O debate sobre a estreia do Brasil em uma Copa do Mundo costuma ampliar o medo do adversário. Nesta edição, o Marrocos é visto por parte da imprensa como um desafio relevante, enquanto a percepção sobre o potencial da seleção brasileira fica sob escrutínio.

A comparação com adversários de peso no passado é recorrente. Em 1986, Espanha foi apontada como jogadora dura na estreia, assim como a Tchecoslováquia em 1970. A leitura atual também questiona se o Marrocos é realmente superior ao que enfrentou o Brasil no passado.

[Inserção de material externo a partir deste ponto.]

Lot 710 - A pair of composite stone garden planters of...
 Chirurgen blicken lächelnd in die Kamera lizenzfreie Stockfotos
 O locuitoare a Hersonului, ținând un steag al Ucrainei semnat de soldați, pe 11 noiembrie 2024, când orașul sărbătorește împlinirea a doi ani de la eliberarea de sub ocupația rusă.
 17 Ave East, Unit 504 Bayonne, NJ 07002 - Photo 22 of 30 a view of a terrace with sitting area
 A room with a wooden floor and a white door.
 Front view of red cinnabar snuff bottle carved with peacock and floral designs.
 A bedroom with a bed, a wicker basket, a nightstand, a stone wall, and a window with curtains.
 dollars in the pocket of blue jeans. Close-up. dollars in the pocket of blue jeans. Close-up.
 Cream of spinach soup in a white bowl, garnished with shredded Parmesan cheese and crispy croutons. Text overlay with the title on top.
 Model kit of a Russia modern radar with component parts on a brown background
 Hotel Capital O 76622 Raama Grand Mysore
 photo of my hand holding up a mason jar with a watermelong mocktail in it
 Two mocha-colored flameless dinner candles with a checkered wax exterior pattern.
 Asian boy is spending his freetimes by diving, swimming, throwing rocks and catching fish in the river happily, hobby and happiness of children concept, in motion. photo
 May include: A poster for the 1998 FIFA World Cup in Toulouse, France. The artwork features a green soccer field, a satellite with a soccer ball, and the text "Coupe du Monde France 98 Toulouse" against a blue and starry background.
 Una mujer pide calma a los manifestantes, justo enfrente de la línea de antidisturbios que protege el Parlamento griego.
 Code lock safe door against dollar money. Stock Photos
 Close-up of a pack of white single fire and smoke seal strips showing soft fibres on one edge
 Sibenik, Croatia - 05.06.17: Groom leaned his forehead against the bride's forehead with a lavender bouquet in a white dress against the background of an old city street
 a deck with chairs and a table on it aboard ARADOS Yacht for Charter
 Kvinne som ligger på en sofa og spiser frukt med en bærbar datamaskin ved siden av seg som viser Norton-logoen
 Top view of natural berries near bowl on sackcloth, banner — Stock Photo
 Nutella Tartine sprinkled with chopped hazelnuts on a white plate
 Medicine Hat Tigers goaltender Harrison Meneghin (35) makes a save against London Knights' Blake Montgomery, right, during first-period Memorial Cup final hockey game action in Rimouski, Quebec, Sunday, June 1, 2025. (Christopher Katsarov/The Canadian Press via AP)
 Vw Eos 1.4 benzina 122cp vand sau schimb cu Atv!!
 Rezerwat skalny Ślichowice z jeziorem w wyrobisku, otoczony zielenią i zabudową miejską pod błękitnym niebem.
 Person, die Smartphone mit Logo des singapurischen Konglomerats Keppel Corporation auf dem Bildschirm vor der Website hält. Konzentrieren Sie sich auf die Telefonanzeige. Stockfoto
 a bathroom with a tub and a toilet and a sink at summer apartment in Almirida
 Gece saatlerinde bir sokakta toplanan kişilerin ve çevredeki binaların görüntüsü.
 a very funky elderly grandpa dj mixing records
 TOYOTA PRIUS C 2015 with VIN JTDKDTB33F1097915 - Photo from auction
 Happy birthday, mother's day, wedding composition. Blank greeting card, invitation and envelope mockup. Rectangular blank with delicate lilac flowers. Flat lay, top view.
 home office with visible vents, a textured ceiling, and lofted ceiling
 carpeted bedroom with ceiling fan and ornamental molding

O histórico recente do Marrocos é citado para sustentar o respeito ao rival. O time ficou em quarto no último Mundial e venceu Brasil em amistoso após a Copa de 2022. Mesmo assim, analistas destacam que o contexto da partida anterior não redefine o cenário atual.

Avaliação da evolução do Marrocos

Especialistas e veículos de imprensa observam que o Marrocos evoluiu desde o encontro contra o Brasil em 1998, quando o país sofreu 3 x 0. A melhora é debatida, mas a insistência é pela cautela diante de uma estreia.

Especificamente, a cobertura de veículos como VEJA aponta avanços técnicos do elenco marroquino. Ainda assim, a análise ressalta que a percepção de força pode ser influenciada por narrativas anteriores ao torneio.